Life is not meant to be understood, it’s meant to be experienced.
Yet, here we are, trying desperately to understand everything all the time. Maybe that’s just human nature. We want certainty. We want to be sure that we know. We want our identity to be justified and affirmed by our beliefs about the world.
I notice this in myself: the deep need to be “right,” and how this desire prevents me from seeing things clearly. If we can catch ourselves doing this, we’re all the better for it.
The truth is, we don’t actually know that much. Sure, there is a wealth of scientific knowledge that we have developed and that’s been made available to us, but that’s not what I’m talking about. We don’t know what being human really is, and we certainly don’t know what the nature of the universe really is—at all!
Occasionally, we will get glimpses of the nature of reality, whether we’re having a truthful conversation with someone we love, practicing meditation, or taking a hallucinogenic substance; but that feeling doesn’t seem to stick around for very long.
On a more casual level, rarely do we meet people who know anything about themselves. Seriously. Almost everyone’s blind spots are obvious to us within minutes of meeting them, but they themselves can’t see it or they wouldn’t act out these behavioral patterns.
We’re too damn complicated, and we’re not so good at figuring ourselves out (if you haven’t noticed). Come to think of it, we don’t even really know what a “self” is, other than a vague feeling of living behind our own face.
Life is more than we know. The only thing that seems clear to me is that we’re a fragile and finite speck of consciousness moving through infinity with no apparent destination. We’re all on a journey of some kind, because time and space keeps moving while we’re still here.
Nothing stays the same—it all changes—and we’re part of the change. I would go even further and say that all of us are on a spiritual journey, whether we know it or not, and the quality of that journey is determined by how deeply we pay attention to our lives.
Spirituality gets a bad rap. The word means very little in today’s world.
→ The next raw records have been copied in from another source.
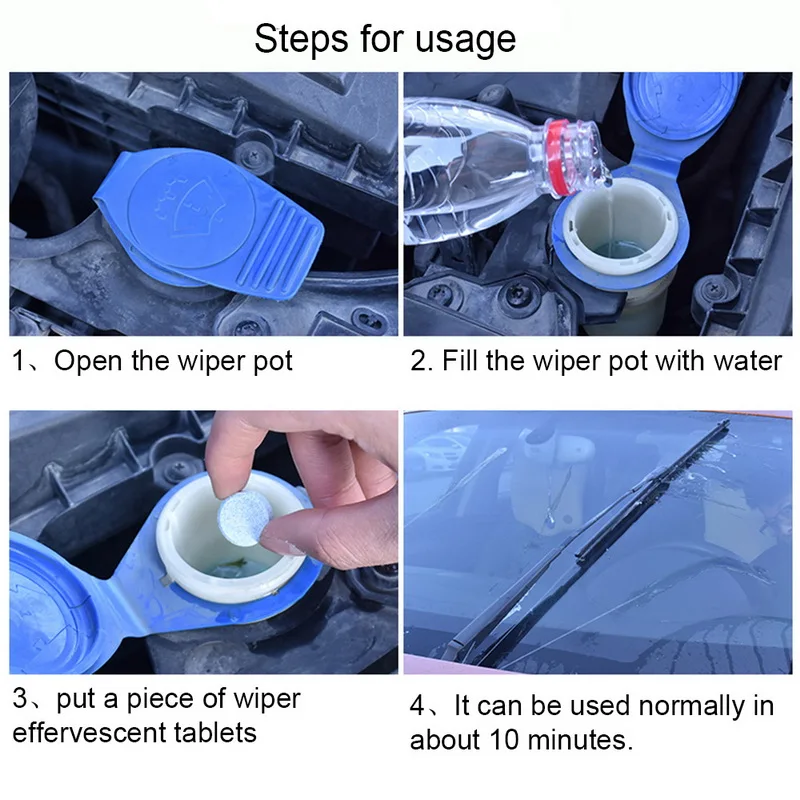 Steps for usage

1、Open the wiper pot

2. Fill the wiper pot with water

3、put a piece of wiper effervescent tablets

4、It can be used normally in about 10 minutes.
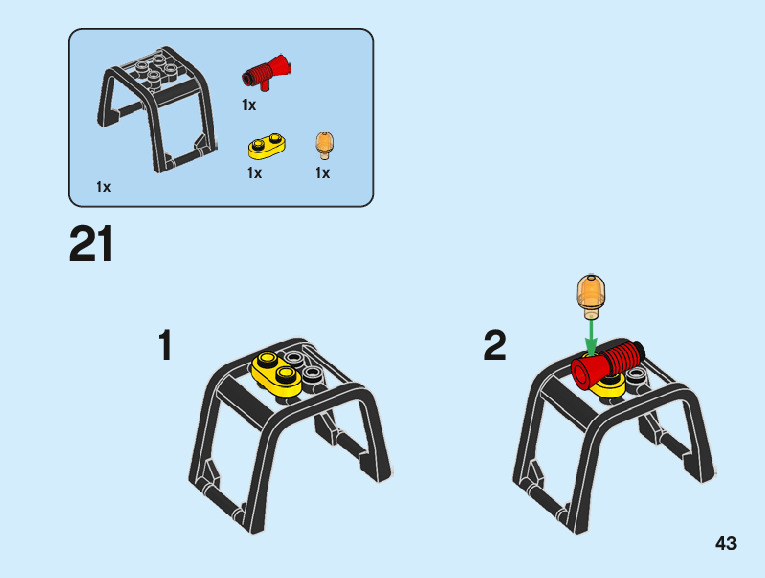 1x

1x

1x

1x

21

1

2

43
It could imply anything from far-right Christian rhetoric to tarot card readings and astrology. The whole “I’m not religious, I’m spiritual” schtick is getting old. Believing in “energy” as opposed to “God” doesn’t always make us cool. There really isn’t a universal definition of spirituality that gets our juices flowing, so I thought I’d put one forward and see if it resonates:
Spirituality is any practice or manner of being that connects us with the felt phenomena of experience.
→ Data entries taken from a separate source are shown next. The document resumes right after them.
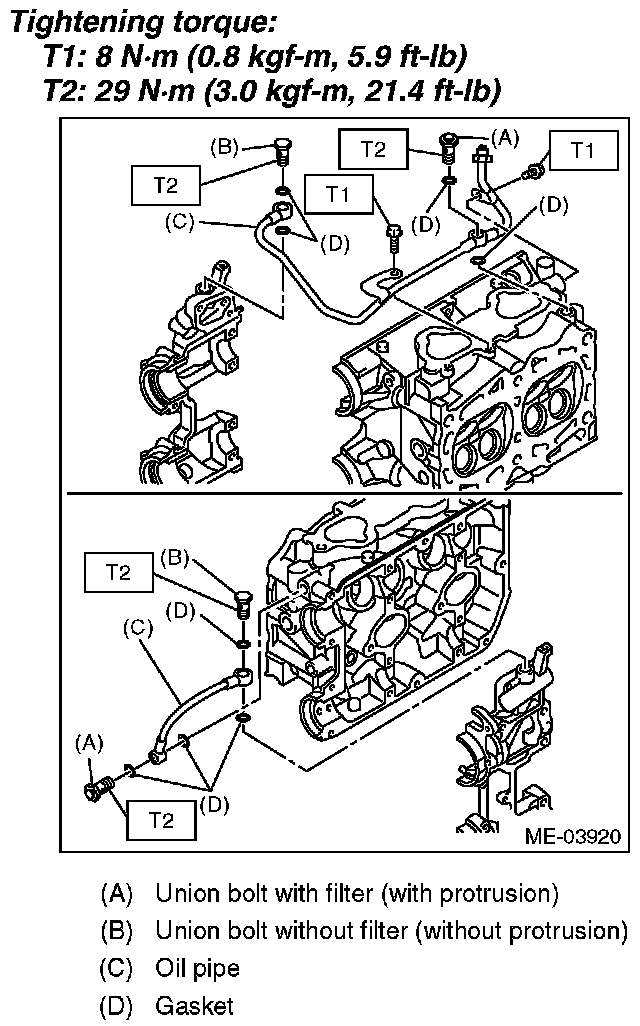 Tightening torque:
T1: 8 N·m (0.8 kgf-m, 5.9 ft-lb)
T2: 29 N·m (3.0 kgf-m, 21.4 ft-lb)

(B)
T2
(C)
(D)
T1
T2
(A)
(D)
T1
(D)

T2
(B)
(D)
(C)
(A)
(D)
T2
ME-03920

(A) Union bolt with filter (with protrusion)
(B) Union bolt without filter (without protrusion)
(C) Oil pipe
(D) Gasket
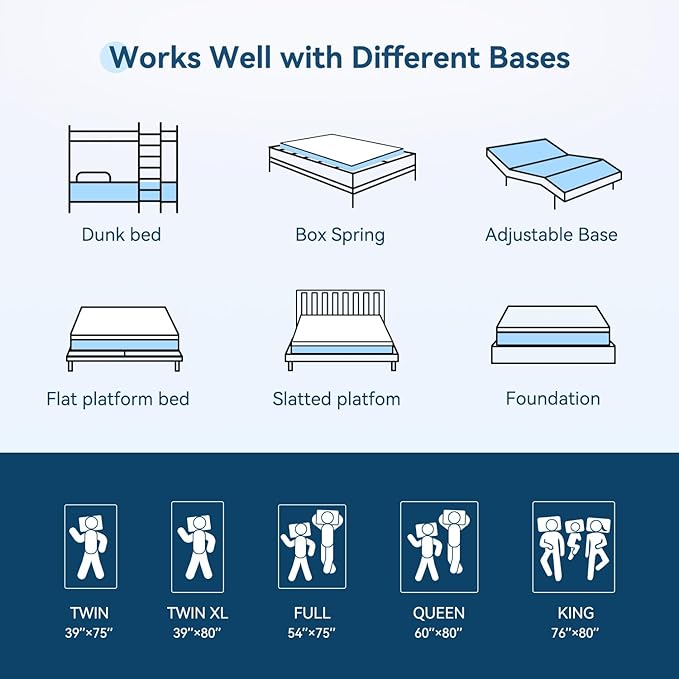 Works Well with Different Bases

Dunk bed

Box Spring

Adjustable Base

Flat platform bed

Slatted platfom

Foundation

TWIN
39"×75"

TWIN XL
39"×80"

FULL
54"×75"

QUEEN
60"×80"

KING
76"×80"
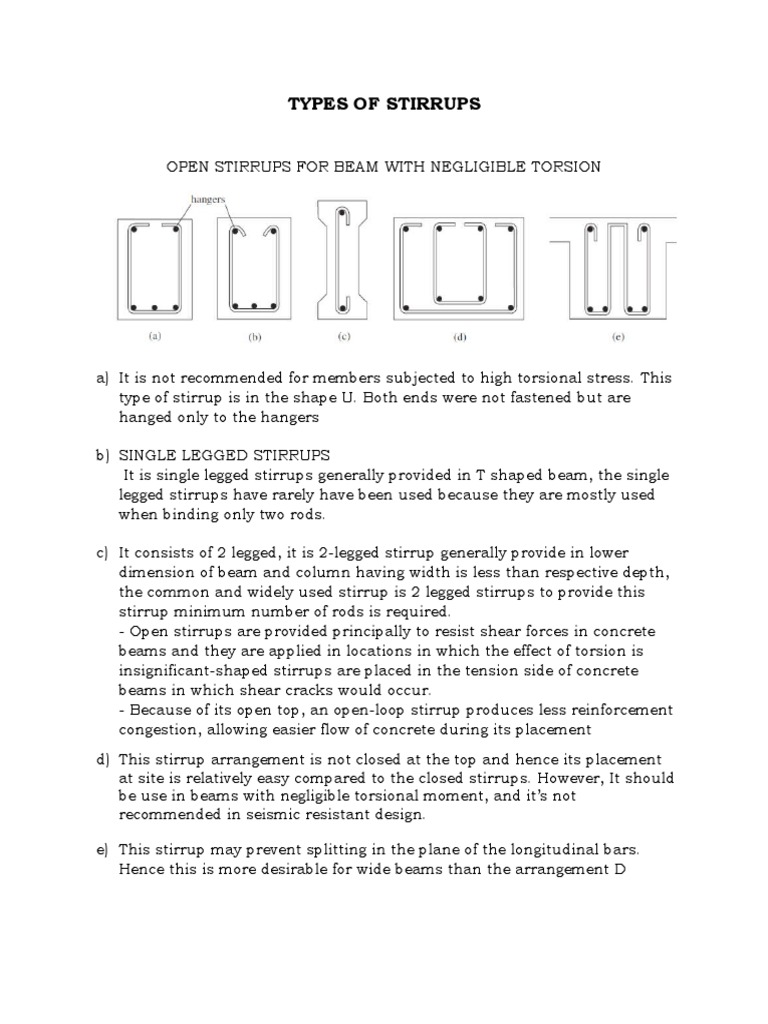 TYPES OF STIRRUPS

OPEN STIRRUPS FOR BEAM WITH NEGLIGIBLE TORSION

hangers

(a) (b) (c) (d) (e)

a) It is not recommended for members subjected to high torsional stress. This type of stirrup is in the shape U. Both ends were not fastened but are hanged only to the hangers

b) SINGLE LEGGED STIRRUPS
It is single legged stirrups generally provided in T shaped beam, the single legged stirrups have rarely have been used because they are mostly used when binding only two rods.

c) It consists of 2 legged, it is 2-legged stirrup generally provide in lower dimension of beam and column having width is less than respective depth, the common and widely used stirrup is 2 legged stirrups to provide this stirrup minimum number of rods is required.
- Open stirrups are provided principally to resist shear forces in concrete beams and they are applied in locations in which the effect of torsion is insignificant-shaped stirrups are placed in the tension side of concrete beams in which shear cracks would occur.
- Because of its open top, an open-loop stirrup produces less reinforcement congestion, allowing easier flow of concrete during its placement

d) This stirrup arrangement is not closed at the top and hence its placement at site is relatively easy compared to the closed stirrups. However, It should be use in beams with negligible torsional moment, and it's not recommended in seismic resistant design.

e) This stirrup may prevent splitting in the plane of the longitudinal bars. Hence this is more desirable for wide beams than the arrangement D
In English, spirituality implies anything that makes us realize how amazing it is that anything exists at all, and makes us feel that we are a part of that phenomena. There’s no separation between ourselves and the world, and recognizing this fact with the whole of one’s being is the essence of spirituality.
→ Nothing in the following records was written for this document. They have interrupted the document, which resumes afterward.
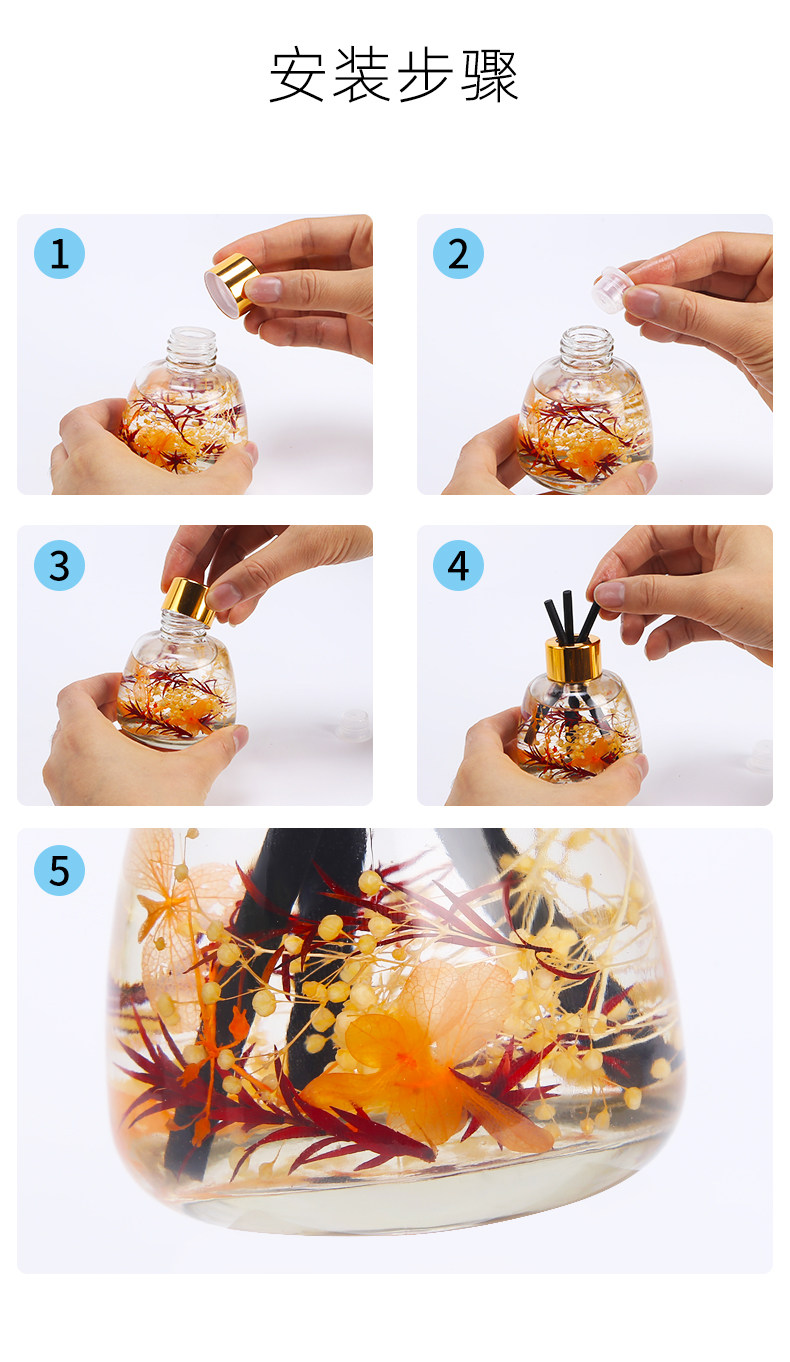 安装步骤

1

2

3

4

5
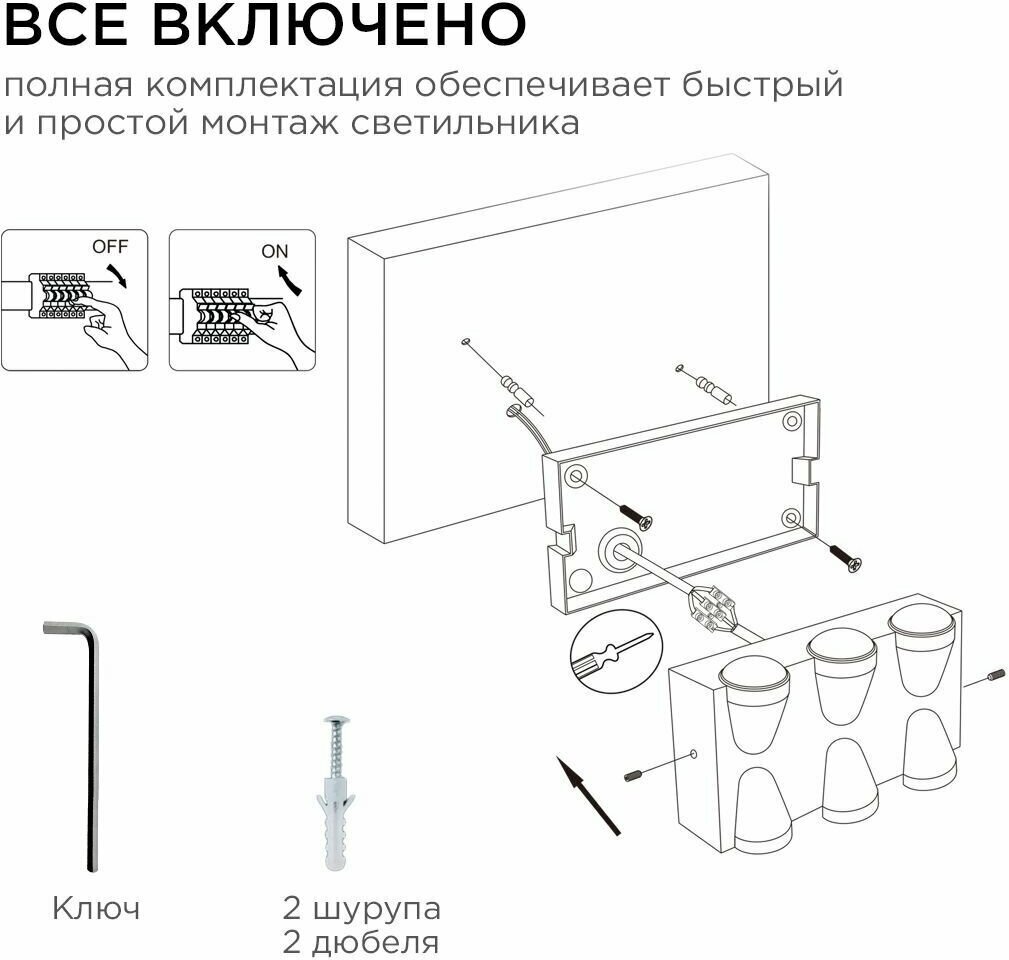 ВСЕ ВКЛЮЧЕНО

полная комплектация обеспечивает быстрый и простой монтаж светильника

OFF

ON

Ключ

2 шурупа
2 дюбеля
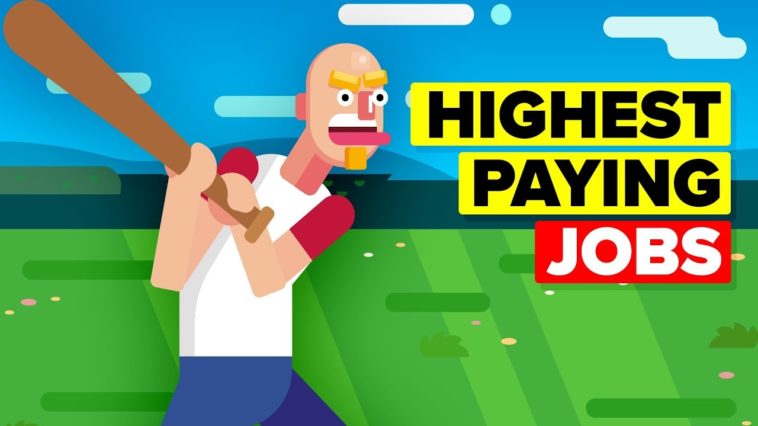 HIGHEST
PAYING
JOBS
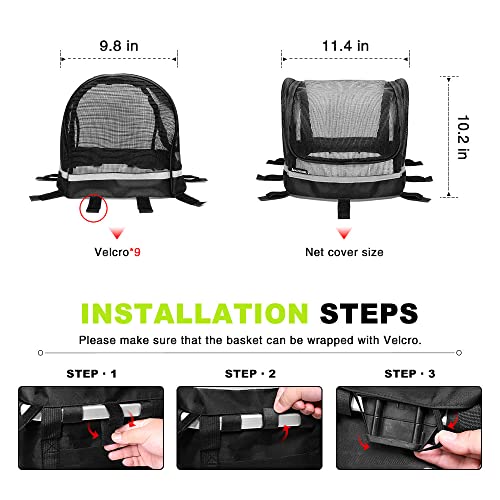 9.8 in

11.4 in

10.2 in

Velcro*9

Net cover size

INSTALLATION STEPS

Please make sure that the basket can be wrapped with Velcro.

STEP · 1

STEP · 2

STEP · 3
Now, that definition may look good on paper, but it won’t bring about a revelation in itself. The beginning of change—a deep fundamental restructuring of how we perceive life—comes from the constant practice of paying attention.
What I’ve been doing lately, through meditation, self-inquiry, and artfulness, is training myself to notice the present moment.
I’m not trying to become anything other than what I am. I just want to catch a glimpse, here and there, of how real each moment actually is. It’s pretty intense at first, as I’m also becoming aware of how rarely I’m paying attention. This is a big step, because the beginning of freedom is realizing that we’re a slave to our own neurotic thoughts.
I’ve said it before and I’ll say it again: seeing is our superpower.
The capacity to bare witness to life, to be the silent watcher beneath the chaotic flux of the world is where our power and clarity really come from. It’s the stuff we don’t see, our childhood trauma and pathological behaviors, that really hurts us. When we see something, we know it’s there—either within or without. If we see there’s a bus coming we won’t stand in the middle of the road, and if we see that we’re perpetuating an unhealthy habit of mind that’s doing us damage then we’ll put an end to it!
To see how we’re making ourselves suffer in the moment, to catch ourselves creating negativity for absolutely no reason, is the beginning of a personal transformation.
So, we don’t know that much about why we’re here or what we’re doing most of the time, and that’s okay for now. Again, life was never really meant to be known—it’s meant to be seen and experienced.
This is the journey.
We are connecting with our own human-ness and feeling ourselves as an intrinsic part of the universe. Knowledge will not save us from our demons, only the felt experience of the present moment can bring about true healing; and it is our own quality of attention that opens the door to the deeper parts of ourselves that make this transformation possible.
The journey is within.
Notice everything. Be watchful. Be mindful. To use the term from “Zorba the Greek,” “Embrace the “full catastrophe” of life.”
I’m learning that change is always possible, as long as we can see that it’s necessary.